# Cpu&Mainboard Bundle



## Bering (4. Juni 2005)

Hi, bei meinem PC-Laden um die ecke bieten sie der weile ein Bundle an von dem ich wissen wollte ob es für den Preis ok is und ob das Mainboard nicht zu schlecht ist.

 Mein SyS Jetzt:
 AmD Xp 2400+
 512 Infineo-Ddr
 K7s5a pro
 5900Xt

 Das Bundle im Laden:
 A64 3000+
 incl. Artic Silencer 64 Ultra
 und
 Gigabyte GA K8NS

 Macht zusammen 179.95€

 Ich werde mir dann dort noch nen 512 Ddr extra für 44€ dort holen.
 Ist das Bundle so ok? Immerhin spar ich so ca. 50€, oder sollte ich mir mein
 Sys für mehr Geld selbst bestimmen?
 Ich hab übrigens gerade 260€ zusammengespart und bin Schüler.

 Greetz
 Bering


----------



## Andreas Späth (4. Juni 2005)

Also abgesehen davon das ich kein AMD Fan bin würde ich sagen es spricht nichts gegen dieses Bundle.
Ich nutze in Selbstgebauten PCs nur Gigabyte Boards, und musste letztens für einen bekannten sogar genau dieses Board hier verbauen.
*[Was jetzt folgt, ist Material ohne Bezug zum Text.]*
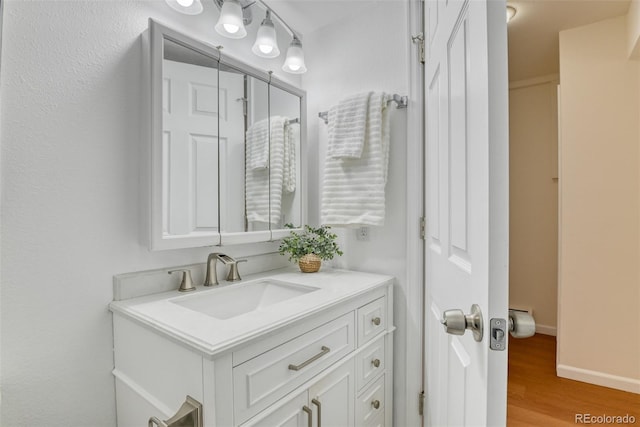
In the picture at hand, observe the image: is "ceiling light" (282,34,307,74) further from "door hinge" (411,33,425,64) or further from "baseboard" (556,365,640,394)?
"baseboard" (556,365,640,394)

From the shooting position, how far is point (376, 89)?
1.60 meters

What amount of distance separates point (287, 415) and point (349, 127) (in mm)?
1165

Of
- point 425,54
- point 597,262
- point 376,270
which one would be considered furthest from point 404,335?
point 597,262

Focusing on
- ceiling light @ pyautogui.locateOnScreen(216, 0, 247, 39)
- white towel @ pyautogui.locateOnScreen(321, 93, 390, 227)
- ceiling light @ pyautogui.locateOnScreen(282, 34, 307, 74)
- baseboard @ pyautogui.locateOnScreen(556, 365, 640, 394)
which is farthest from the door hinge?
baseboard @ pyautogui.locateOnScreen(556, 365, 640, 394)

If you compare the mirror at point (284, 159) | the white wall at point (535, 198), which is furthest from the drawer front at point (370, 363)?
the white wall at point (535, 198)

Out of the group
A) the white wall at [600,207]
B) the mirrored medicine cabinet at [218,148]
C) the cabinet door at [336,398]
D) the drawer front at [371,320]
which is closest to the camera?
the cabinet door at [336,398]

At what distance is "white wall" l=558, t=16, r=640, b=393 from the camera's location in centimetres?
194

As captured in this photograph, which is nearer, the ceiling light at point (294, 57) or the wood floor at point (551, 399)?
the ceiling light at point (294, 57)

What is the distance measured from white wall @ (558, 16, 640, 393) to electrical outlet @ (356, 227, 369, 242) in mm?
1488

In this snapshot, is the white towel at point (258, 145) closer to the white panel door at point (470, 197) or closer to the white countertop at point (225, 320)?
the white countertop at point (225, 320)

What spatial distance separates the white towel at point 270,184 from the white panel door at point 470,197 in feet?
2.63

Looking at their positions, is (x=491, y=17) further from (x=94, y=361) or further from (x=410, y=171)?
(x=94, y=361)

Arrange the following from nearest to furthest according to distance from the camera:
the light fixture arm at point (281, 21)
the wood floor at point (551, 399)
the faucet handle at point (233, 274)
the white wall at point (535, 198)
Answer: the faucet handle at point (233, 274)
the light fixture arm at point (281, 21)
the wood floor at point (551, 399)
the white wall at point (535, 198)

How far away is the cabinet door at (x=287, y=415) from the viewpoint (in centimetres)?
81
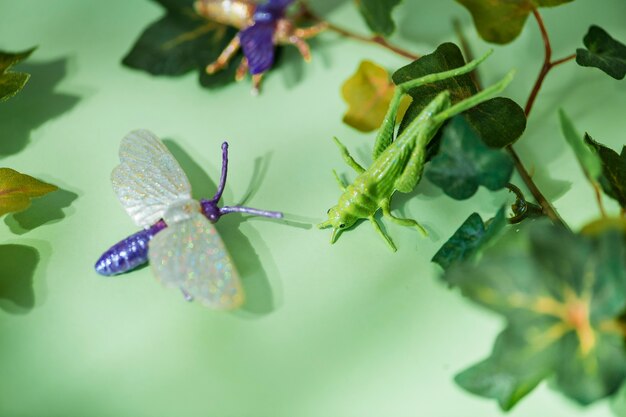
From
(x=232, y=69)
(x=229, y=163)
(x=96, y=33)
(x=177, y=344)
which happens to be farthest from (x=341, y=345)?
A: (x=96, y=33)

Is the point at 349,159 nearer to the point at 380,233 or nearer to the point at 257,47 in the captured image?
the point at 380,233

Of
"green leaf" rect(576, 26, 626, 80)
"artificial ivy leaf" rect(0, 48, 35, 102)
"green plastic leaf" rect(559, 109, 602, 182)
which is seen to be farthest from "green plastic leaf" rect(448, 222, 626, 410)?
"artificial ivy leaf" rect(0, 48, 35, 102)

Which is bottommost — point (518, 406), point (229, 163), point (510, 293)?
point (518, 406)

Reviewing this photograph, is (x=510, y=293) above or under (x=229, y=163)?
above

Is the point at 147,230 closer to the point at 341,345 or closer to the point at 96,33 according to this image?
the point at 341,345

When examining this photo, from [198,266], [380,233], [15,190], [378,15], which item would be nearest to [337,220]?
[380,233]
Aber achte beim Ram darauf das beide Identisch sind ( selber Hersteller selbes Modell ) das kann sonst manchmal Probleme geben.
Und falls du Leistung bei Spielen willst würde ich zuerst eine neue Grafikkarte kaufen, wenn es nicht gerade die Unreal Engine sind Games eher GPU hungrig als CPU.


----------